2 Kennesaw State 286 301 290 877 +13
3 Boston College 286 296 296 878 +14
4 Youngstown State 300 294 296 890 +26
5 richmond 304 293 297 894 +30
6 Toledo 294 307 296 897 +33
seven Butler 301 297 301 899 +35
8 Eastern Kentucky 300 297 307 904 +40
9 Marine 304 304 297 905 +41
ten Central Michigan 307 298 301 906 +42
11 Bradley 308 304 299 911 +47
12 Towson 306 303 305 914 +50
13 SETON ROOM 305 301 310 916 +52
14 high point 294 308 315 917 +53
15 Colombia 303 309 308 920 +56
16 Bucknell 307 311 305 923 +59

]]>
BLM Hosts Final Wild Horse Adoption Events for the Year https://gillansinn.com/blm-hosts-final-wild-horse-adoption-events-for-the-year/ Fri, 16 Sep 2022 21:41:00 +0000 https://gillansinn.com/blm-hosts-final-wild-horse-adoption-events-for-the-year/ The Bureau of Land Management (BLM) is wrapping up its wild horse adoption events in the coming weeks. It’s almost a year later one of the biggest roundups in the history of the state. The BLM held 32 wild horse adoption events in Wyoming since late April. At the Cheyenne Frontier Days adoption event, 15 […]]]>

The Bureau of Land Management (BLM) is wrapping up its wild horse adoption events in the coming weeks. It’s almost a year later one of the biggest roundups in the history of the state.
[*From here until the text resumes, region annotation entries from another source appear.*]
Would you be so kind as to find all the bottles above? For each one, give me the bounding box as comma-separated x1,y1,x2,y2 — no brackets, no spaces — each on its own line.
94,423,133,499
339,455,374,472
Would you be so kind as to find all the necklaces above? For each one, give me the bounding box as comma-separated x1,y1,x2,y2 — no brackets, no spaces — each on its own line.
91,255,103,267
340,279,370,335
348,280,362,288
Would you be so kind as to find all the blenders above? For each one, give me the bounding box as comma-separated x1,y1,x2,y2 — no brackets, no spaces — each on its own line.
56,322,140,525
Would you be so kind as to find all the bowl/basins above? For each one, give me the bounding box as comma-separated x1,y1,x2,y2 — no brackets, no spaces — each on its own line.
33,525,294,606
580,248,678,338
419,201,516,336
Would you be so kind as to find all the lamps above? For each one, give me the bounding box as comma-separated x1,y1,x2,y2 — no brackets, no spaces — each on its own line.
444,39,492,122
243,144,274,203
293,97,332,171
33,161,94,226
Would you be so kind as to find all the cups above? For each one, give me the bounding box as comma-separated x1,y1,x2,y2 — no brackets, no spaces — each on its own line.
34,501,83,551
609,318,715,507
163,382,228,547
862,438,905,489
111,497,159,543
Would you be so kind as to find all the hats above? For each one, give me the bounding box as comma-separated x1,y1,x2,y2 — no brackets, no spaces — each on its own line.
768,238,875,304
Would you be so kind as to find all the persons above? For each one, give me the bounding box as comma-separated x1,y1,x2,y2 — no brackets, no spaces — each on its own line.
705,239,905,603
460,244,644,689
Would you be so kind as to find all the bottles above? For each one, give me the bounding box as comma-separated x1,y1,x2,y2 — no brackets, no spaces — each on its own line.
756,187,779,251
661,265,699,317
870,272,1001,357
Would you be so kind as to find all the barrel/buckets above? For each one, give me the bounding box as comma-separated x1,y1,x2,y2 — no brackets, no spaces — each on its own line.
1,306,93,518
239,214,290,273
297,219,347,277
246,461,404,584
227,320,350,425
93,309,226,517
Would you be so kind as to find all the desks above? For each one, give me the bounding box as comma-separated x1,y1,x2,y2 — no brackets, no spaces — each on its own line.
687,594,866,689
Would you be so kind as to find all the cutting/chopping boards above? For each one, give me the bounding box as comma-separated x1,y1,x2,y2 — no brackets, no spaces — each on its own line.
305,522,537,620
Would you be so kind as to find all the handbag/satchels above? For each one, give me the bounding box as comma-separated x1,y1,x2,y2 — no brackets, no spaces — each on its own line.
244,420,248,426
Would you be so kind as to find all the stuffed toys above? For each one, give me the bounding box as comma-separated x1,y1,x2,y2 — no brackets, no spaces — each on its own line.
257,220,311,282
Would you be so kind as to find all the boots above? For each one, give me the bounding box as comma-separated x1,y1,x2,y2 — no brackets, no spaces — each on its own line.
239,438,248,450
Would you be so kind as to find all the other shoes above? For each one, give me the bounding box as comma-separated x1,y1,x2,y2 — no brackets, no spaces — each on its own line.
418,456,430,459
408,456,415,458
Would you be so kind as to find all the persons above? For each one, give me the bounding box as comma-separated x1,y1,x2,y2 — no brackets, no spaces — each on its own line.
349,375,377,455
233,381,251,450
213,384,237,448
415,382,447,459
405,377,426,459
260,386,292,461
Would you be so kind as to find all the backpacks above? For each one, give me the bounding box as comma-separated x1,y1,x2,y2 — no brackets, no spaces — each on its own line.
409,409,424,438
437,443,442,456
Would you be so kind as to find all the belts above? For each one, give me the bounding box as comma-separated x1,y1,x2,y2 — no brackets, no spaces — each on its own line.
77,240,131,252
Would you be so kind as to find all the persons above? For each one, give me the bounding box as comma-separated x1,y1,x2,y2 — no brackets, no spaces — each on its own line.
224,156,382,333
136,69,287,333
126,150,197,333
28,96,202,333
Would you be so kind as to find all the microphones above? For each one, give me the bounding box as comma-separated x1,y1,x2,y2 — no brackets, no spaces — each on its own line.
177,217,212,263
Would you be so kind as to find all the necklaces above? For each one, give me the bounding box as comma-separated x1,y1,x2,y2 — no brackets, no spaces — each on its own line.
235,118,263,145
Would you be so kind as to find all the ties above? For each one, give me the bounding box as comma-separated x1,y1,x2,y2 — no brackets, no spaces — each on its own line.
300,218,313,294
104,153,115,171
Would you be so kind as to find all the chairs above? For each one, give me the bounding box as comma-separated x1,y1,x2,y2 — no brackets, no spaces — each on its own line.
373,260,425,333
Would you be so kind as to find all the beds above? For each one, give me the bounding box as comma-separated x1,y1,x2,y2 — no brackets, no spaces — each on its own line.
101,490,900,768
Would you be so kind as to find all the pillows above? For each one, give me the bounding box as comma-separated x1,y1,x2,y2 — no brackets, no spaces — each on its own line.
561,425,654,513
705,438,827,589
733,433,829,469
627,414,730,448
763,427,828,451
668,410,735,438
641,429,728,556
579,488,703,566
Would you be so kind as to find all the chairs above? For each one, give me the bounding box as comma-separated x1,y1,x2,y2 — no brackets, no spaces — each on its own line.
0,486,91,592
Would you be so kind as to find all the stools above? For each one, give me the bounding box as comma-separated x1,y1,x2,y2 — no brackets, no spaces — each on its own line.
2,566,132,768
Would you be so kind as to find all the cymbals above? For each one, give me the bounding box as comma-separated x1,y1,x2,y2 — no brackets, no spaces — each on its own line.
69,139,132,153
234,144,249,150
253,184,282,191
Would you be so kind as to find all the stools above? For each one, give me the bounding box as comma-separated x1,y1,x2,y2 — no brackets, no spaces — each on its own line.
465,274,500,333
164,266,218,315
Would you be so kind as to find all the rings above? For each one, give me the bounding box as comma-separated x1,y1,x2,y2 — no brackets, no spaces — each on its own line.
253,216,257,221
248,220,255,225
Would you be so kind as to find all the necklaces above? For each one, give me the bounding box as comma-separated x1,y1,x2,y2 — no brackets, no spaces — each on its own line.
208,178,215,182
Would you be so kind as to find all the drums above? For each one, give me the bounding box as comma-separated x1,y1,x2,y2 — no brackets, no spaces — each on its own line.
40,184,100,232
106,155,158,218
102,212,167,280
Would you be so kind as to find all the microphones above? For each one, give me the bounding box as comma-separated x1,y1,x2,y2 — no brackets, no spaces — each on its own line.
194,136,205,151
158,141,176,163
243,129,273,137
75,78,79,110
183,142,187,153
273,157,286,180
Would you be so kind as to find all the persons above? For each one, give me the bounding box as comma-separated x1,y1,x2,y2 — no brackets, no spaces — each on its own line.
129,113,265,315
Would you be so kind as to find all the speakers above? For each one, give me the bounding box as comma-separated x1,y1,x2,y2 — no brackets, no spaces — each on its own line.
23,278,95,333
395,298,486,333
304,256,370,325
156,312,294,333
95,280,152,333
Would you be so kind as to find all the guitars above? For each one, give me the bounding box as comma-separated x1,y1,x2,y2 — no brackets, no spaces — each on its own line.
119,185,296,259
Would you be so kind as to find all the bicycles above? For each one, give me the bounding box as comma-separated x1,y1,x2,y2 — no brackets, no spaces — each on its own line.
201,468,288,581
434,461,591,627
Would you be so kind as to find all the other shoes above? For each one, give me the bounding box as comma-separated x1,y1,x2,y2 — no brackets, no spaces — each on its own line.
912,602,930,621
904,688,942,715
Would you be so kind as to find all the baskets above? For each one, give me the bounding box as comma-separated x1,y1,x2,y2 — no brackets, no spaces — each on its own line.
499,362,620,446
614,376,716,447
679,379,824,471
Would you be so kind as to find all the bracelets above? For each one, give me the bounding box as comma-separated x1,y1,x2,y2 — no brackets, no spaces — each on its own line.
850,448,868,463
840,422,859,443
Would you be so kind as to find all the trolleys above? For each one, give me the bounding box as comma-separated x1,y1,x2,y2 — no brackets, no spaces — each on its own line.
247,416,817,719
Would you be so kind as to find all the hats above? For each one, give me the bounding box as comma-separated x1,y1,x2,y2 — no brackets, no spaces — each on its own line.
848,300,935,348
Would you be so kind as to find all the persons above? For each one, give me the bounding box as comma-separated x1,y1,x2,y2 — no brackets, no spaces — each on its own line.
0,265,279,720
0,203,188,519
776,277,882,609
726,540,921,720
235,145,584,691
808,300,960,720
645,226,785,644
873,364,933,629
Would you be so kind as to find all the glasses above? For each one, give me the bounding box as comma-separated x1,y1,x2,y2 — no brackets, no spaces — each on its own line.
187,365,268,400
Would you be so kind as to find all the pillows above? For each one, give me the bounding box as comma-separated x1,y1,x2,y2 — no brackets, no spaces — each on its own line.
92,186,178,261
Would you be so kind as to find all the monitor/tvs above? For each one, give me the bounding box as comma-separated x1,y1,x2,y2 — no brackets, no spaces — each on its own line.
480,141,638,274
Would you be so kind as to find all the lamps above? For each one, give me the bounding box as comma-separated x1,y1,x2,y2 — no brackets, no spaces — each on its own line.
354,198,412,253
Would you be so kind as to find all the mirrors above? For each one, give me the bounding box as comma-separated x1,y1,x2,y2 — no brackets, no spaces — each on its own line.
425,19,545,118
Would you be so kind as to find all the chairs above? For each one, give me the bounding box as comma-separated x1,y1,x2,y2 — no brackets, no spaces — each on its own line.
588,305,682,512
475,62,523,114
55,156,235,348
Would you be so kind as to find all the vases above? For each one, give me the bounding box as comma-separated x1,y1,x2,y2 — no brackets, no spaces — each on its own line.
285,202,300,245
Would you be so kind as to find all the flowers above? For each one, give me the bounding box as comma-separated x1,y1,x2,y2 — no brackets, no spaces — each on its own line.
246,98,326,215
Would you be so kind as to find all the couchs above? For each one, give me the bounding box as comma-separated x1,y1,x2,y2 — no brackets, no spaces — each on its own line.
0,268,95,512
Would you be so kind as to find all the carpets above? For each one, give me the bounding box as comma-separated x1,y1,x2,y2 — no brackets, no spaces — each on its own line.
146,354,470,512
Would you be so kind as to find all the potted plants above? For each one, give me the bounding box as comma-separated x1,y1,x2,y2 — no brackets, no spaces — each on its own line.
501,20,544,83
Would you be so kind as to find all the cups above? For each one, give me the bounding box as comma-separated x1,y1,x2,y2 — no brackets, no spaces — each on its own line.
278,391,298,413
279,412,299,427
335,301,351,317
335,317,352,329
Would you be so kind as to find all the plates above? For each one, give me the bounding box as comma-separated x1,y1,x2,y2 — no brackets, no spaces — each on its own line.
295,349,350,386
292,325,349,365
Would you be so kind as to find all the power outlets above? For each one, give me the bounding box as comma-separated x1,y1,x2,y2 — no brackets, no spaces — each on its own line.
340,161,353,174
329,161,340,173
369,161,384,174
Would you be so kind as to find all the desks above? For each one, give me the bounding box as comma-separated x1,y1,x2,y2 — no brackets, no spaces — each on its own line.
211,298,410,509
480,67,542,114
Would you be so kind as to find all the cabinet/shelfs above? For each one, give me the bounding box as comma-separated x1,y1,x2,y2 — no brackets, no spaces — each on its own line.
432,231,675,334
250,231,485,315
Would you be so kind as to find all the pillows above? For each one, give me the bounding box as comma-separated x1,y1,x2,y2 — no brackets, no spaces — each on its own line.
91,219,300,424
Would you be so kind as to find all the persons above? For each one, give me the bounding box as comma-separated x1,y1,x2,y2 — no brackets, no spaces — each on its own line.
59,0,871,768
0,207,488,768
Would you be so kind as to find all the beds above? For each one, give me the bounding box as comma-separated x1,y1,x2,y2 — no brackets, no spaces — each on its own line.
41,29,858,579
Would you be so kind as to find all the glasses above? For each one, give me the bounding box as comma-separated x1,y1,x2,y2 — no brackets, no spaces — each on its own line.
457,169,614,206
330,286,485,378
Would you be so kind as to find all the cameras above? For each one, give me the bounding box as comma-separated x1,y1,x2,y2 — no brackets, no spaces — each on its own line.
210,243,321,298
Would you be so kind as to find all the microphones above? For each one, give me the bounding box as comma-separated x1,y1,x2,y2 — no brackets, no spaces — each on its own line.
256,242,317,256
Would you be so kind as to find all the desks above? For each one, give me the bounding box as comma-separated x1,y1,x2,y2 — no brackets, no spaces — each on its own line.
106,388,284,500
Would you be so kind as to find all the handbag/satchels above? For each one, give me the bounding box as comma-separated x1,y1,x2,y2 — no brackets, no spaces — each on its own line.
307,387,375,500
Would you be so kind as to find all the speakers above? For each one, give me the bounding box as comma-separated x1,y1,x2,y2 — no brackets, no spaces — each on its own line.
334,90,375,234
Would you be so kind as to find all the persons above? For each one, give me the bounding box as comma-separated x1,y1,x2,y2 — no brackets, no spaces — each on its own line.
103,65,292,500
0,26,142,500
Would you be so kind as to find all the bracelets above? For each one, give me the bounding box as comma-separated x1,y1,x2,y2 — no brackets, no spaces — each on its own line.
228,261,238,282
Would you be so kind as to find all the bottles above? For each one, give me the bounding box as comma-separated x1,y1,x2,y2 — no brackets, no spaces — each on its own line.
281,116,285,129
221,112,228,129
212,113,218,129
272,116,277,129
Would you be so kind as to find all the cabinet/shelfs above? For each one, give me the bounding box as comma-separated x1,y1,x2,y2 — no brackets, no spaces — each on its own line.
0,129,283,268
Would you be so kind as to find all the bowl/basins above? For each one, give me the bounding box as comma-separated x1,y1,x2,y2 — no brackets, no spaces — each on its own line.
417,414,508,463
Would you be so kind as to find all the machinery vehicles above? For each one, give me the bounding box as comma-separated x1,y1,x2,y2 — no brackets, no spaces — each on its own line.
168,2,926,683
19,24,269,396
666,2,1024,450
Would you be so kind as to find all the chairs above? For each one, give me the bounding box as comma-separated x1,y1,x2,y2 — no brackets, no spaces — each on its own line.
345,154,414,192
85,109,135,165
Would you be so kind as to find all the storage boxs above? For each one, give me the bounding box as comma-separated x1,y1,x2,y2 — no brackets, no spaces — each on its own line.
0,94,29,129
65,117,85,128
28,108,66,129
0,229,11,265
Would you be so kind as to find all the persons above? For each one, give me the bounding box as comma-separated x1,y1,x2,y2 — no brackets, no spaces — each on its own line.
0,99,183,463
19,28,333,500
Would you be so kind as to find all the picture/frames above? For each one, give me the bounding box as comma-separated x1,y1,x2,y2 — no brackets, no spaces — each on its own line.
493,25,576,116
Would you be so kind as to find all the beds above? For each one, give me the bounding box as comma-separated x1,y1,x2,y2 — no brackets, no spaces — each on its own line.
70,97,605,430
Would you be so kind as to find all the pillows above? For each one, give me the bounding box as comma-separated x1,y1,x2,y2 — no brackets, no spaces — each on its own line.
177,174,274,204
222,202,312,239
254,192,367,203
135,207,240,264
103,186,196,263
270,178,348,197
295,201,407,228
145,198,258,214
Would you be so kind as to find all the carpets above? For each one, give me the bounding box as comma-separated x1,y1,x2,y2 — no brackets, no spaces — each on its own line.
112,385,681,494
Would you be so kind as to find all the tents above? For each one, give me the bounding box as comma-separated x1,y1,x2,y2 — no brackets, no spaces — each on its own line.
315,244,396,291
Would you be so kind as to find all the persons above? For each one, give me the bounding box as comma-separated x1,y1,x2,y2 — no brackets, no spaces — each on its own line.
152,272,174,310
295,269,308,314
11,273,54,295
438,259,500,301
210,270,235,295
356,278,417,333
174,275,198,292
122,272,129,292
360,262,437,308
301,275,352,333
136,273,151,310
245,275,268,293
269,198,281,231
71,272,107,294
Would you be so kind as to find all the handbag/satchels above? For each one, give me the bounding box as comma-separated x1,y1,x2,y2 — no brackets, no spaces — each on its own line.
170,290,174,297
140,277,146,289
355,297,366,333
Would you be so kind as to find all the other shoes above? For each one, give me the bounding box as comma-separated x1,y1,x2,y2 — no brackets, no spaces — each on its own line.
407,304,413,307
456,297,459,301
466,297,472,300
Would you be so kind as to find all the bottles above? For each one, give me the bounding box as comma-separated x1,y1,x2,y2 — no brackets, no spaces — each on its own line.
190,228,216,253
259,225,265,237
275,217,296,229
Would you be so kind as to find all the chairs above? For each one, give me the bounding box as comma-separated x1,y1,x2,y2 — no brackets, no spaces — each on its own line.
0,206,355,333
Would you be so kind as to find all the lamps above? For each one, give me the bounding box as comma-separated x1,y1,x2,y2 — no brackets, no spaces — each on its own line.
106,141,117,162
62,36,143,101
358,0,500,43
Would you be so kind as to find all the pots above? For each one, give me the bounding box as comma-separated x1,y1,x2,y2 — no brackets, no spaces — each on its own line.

The BLM held 32 wild horse adoption events in Wyoming since late April. At the Cheyenne Frontier Days adoption event, 15 horses and burros were available and all were adopted, according to Azure Hall, the Wyoming BLM public affairs specialist.

Hall said the goal is to find homes for all the animals, but owning them takes work.

“The amount of training they need is definitely something people need to consider,” she said. “You’re not just buying decoration for a farm, because they’re originally wild animals.”

The BLM rounded up more than 4,000 wild horses last winter in southwest Wyoming, making it one of their biggest roundups yet. However, Hall said that didn’t affect the number of adoption events this year.

“Most of the facilities we work with that adopt our BLM horses already have their schedule set for the year, regardless of roundups,” Hall said.

In August there was more than 4,000 horsepower in the state who have not been adopted and remain in holding facilities, which may include corrals, pastures and training facilities. Wyoming has two wild horse training facilities at Mantle Ranch and Riverton Jail.

The final three adoption events will take place at the Mantle Ranch in Wheatland on September 17 and at the Wheatland Off Range Corral on October 7 and 21. In addition, horses are available for adoption. on line. Hall added that feral horses are usually offered for adoption three times before they go permanently to long-term facilities or eco-sanctuaries.

Hall said there will likely be another wild horse roundup before the end of the year.

]]>
Green Communities event in Waco focuses on climate risks and solutions | Local government and politics https://gillansinn.com/green-communities-event-in-waco-focuses-on-climate-risks-and-solutions-local-government-and-politics/ Thu, 15 Sep 2022 01:57:00 +0000 https://gillansinn.com/green-communities-event-in-waco-focuses-on-climate-risks-and-solutions-local-government-and-politics/ A warming planet is poised to bring sweltering summers to Waco over the next decade or two while devastating coral reefs, melting the planet’s ice and causing flooding. oceans in coastal cities, attendees of Waco’s first-ever Green Communities Symposium said Wednesday. The good news, according to City of Waco and private sector stakeholders, is that […]]]>

A warming planet is poised to bring sweltering summers to Waco over the next decade or two while devastating coral reefs, melting the planet’s ice and causing flooding. oceans in coastal cities, attendees of Waco’s first-ever Green Communities Symposium said Wednesday.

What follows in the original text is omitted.